Beaucoup de professionnel de santé ne s'interroge pas suffisamment sur le vécu des mères ou des futures mères pendant leur grossesse. Si la question demeure délicate, se poser des questions sur un éventuel abus sexuel vécu pendant l'enfance, en cas d'anxiété, de dépression post-partum après l'accouchement ou lors de difficultés rencontrées qui semblent irrationnelles peut permettre aux professionnels de mieux soutenir et accompagner la grossesse, la parentalité en rassurant les mères en devenir. En soutenant ces femmes, on peut les aider à se rassurer, à prendre confiance en elles et à cultiver leurs ressources et leurs capacités en étant empathique et bienveillant.
Proposer à une mère de se faire aider pour la libérer de ses fardeaux passés peut être une étape importante pour éviter qu'elle ne transmette de façon inconsciente son passé douloureux.
Être attentif aux besoins de sécurité, d'écoute et d'empathie peut aider une maman à traverser les nouveaux défis auxquels elle est confrontée avec force et résilience.
Il est crucial de se poser ces questions, car les premières années de vie de l'enfant et la relation du bébé avec sa maman sont cruciales pour sa croissance future. Les recherches de John Bowlby sur les liens d'attachement précoces mettent en lumière l'importance de ces premières années de vie pour l'équilibre de l'enfant.
Conclusion
Si une mère a vécu un abus sexuel dans son enfance, il est crucial de lui offrir des ressources et un soutien appropriés pour l'aider à briser le cycle du silence et à se reconstruire et se faire confiance en tant que parent. L'accès à une thérapie ou à des groupes de soutien et à des programmes de parentalité peut être essentiel pour favoriser sa guérison intérieure et son développement en tant que mère aimante et protectrice.

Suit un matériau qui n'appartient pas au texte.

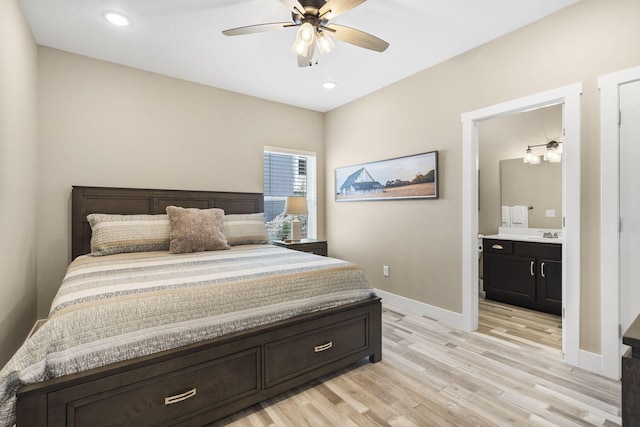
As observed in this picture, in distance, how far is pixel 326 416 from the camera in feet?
5.71

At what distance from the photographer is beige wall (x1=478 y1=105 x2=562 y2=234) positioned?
12.8 ft

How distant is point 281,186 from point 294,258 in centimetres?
213

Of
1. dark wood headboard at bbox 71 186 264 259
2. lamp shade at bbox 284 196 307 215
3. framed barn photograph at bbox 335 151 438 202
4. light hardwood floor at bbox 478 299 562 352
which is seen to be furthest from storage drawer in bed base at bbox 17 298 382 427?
dark wood headboard at bbox 71 186 264 259

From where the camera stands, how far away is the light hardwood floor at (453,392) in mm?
1715

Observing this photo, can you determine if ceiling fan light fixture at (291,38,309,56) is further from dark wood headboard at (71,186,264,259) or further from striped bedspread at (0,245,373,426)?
dark wood headboard at (71,186,264,259)

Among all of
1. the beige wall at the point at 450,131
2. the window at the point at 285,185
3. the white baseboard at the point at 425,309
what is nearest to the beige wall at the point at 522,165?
the beige wall at the point at 450,131

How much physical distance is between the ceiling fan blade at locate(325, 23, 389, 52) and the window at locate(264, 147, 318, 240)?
2.27 meters

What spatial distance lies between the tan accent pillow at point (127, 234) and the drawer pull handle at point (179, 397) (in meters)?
1.62

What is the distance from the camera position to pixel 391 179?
3676 mm

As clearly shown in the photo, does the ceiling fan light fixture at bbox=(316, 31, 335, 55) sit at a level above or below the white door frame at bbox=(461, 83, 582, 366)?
above

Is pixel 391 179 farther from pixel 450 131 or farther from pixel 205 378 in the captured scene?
pixel 205 378

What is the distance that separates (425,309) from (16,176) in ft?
12.3

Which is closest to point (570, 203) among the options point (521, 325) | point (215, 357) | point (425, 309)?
point (521, 325)

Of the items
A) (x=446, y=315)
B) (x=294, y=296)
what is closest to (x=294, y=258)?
(x=294, y=296)
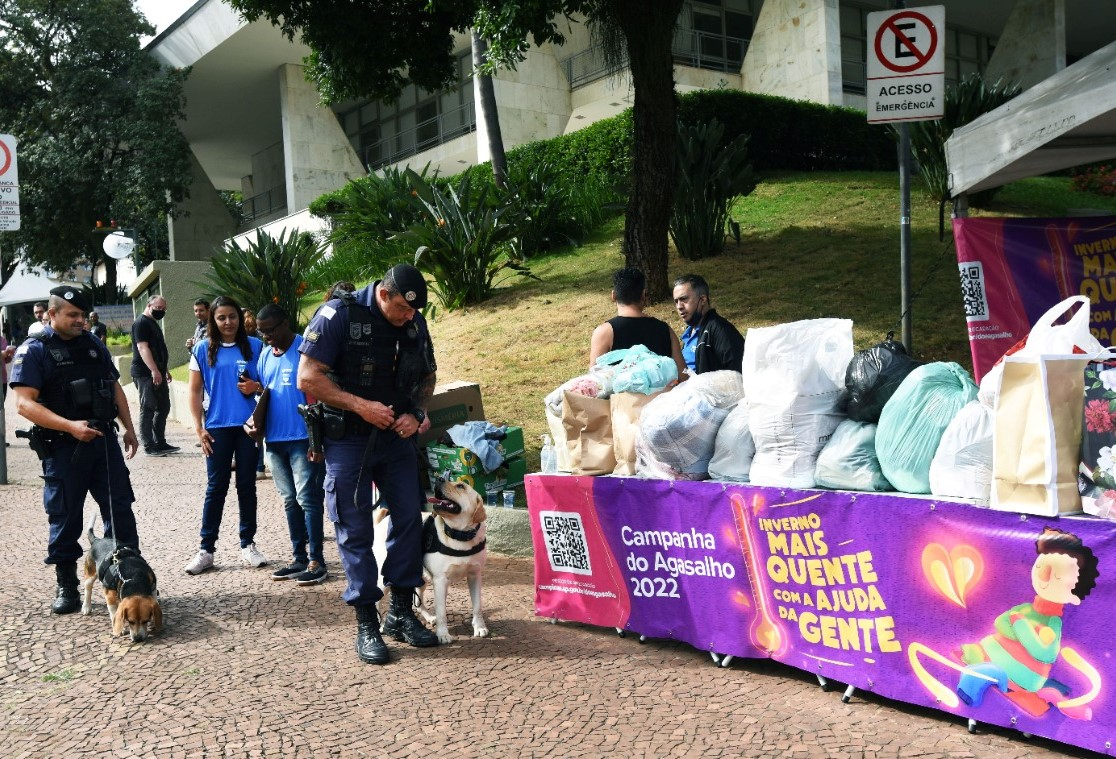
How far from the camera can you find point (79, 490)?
19.4 ft

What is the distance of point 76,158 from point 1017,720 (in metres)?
34.1

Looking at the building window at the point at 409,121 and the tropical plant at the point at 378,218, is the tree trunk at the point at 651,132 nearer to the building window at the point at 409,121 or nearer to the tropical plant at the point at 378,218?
the tropical plant at the point at 378,218

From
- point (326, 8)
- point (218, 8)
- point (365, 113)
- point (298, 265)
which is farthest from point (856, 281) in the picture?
point (365, 113)

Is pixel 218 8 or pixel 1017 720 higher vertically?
pixel 218 8

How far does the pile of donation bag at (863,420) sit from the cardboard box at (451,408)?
2035 millimetres

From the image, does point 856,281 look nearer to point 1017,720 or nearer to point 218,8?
point 1017,720

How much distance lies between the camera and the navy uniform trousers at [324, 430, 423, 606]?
4949 millimetres

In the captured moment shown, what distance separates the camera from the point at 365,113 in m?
35.2

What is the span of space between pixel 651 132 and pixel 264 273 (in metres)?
8.17

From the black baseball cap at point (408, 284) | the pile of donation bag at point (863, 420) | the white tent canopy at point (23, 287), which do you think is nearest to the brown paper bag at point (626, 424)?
the pile of donation bag at point (863, 420)

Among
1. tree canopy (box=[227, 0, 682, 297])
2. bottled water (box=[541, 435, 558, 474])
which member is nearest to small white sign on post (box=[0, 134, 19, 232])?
tree canopy (box=[227, 0, 682, 297])

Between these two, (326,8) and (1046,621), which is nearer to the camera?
(1046,621)

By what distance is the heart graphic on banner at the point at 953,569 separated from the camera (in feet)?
11.8

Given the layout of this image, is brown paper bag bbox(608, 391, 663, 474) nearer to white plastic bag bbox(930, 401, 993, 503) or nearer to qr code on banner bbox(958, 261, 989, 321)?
white plastic bag bbox(930, 401, 993, 503)
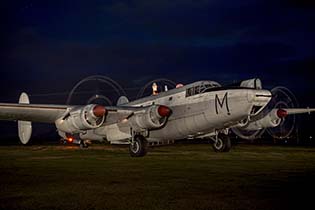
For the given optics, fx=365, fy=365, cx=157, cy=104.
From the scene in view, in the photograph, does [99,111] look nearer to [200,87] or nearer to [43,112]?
[43,112]

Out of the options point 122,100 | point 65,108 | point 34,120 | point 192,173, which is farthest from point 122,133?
point 192,173

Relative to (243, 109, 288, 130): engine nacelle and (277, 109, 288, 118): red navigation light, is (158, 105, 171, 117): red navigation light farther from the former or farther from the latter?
(277, 109, 288, 118): red navigation light

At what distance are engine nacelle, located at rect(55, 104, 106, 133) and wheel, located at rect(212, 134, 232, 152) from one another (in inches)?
302

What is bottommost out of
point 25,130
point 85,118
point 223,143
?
point 223,143

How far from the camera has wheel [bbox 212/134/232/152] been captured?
23.1m

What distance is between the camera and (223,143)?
912 inches

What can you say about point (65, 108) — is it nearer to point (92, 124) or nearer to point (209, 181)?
point (92, 124)

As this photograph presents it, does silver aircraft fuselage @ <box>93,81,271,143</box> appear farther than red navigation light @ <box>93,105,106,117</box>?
No

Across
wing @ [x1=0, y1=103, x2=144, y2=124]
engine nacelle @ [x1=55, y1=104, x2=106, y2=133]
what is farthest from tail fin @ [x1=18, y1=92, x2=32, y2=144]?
engine nacelle @ [x1=55, y1=104, x2=106, y2=133]

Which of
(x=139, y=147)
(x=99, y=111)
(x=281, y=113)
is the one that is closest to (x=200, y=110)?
(x=139, y=147)

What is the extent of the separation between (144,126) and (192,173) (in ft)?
29.5

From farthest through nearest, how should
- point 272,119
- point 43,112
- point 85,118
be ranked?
point 272,119
point 43,112
point 85,118

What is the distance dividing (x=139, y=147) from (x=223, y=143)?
552 centimetres

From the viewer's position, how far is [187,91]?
21422mm
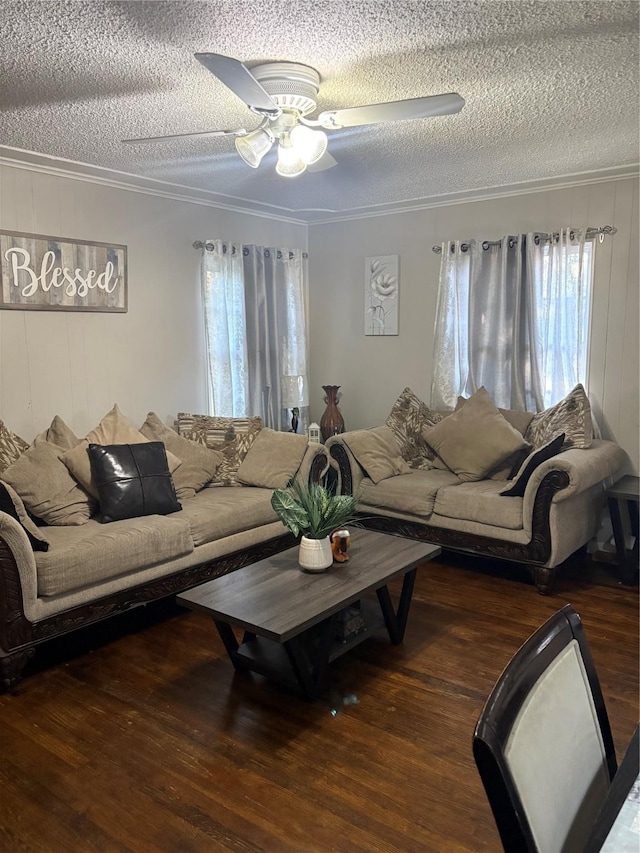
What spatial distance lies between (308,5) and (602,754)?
217cm

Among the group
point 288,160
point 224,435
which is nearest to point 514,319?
point 224,435

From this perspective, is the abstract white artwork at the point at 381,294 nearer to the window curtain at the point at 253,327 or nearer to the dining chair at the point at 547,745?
the window curtain at the point at 253,327

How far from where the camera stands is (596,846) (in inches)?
35.6

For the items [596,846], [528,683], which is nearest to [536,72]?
[528,683]

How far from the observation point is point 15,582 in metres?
2.75

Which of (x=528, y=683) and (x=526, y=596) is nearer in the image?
(x=528, y=683)

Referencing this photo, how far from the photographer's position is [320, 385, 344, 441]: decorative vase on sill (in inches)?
212

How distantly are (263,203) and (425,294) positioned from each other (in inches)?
57.8

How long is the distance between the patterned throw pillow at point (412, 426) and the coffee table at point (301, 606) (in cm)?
158

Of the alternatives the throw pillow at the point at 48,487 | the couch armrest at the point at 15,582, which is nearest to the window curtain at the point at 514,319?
the throw pillow at the point at 48,487

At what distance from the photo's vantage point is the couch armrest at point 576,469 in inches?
144

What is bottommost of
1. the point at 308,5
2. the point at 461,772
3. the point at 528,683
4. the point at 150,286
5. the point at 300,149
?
the point at 461,772

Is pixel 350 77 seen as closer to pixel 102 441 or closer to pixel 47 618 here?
pixel 102 441

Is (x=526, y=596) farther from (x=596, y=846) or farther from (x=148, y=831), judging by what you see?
(x=596, y=846)
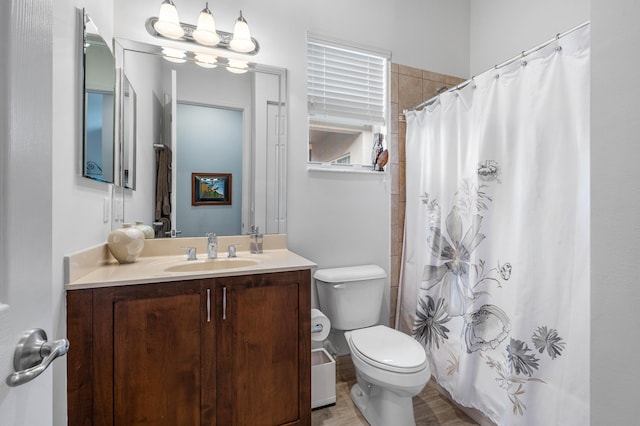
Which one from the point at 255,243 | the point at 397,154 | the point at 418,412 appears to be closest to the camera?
the point at 418,412

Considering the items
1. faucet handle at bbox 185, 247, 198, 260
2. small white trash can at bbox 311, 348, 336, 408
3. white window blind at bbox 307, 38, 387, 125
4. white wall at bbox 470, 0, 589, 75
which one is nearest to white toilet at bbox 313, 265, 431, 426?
small white trash can at bbox 311, 348, 336, 408

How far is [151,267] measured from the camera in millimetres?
1383

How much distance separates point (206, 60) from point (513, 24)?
2207 mm

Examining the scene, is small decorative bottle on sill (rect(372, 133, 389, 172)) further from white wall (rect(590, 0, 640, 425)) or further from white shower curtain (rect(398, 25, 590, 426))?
white wall (rect(590, 0, 640, 425))

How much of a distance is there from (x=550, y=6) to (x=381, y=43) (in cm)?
110

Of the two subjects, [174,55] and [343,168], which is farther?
[343,168]

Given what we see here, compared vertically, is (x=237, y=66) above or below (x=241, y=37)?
below

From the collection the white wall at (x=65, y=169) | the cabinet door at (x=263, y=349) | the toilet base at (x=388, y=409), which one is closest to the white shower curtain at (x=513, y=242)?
the toilet base at (x=388, y=409)

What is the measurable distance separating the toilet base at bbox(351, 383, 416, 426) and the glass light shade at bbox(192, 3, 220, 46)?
7.11ft

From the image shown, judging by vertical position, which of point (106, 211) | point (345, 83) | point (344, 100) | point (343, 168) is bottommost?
point (106, 211)

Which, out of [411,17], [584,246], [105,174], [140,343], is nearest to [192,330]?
[140,343]

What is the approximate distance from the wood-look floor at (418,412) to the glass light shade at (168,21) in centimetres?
231

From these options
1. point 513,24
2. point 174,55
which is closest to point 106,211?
point 174,55

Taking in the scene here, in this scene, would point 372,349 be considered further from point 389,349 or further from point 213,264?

En brisant le silence, en prenant conscience de l'impact d'un traumatisme infantile, ces femmes peuvent également contribuer à sensibiliser les autres mères sur la réalité des abus sexuels dans l'enfance et à promouvoir des mesures préventives plus efficaces.
Elles peuvent se libérer sans avoir des craintes parfois excessives pour leurs enfants les privant d'une vie épanouissante. La guérison est un processus complexe et individuel, mais avec le soutien adéquat, les mères survivantes peuvent transformer leur douleur en force pour elles-mêmes et pour leurs enfants. En travaillant ensemble en tant que société pour briser le cycle des abus sexuels dans l'enfance et offrir un soutien sans jugement à ces femmes courageuses, nous pouvons créer un environnement plus sûr et plus aimant pour les générations futures.
Ainsi, en soutenant ces mères, nous pouvons non seulement les aider dans leur propre processus de guérison, mais aussi contribuer à établir un environnement plus sûr pour les générations futures.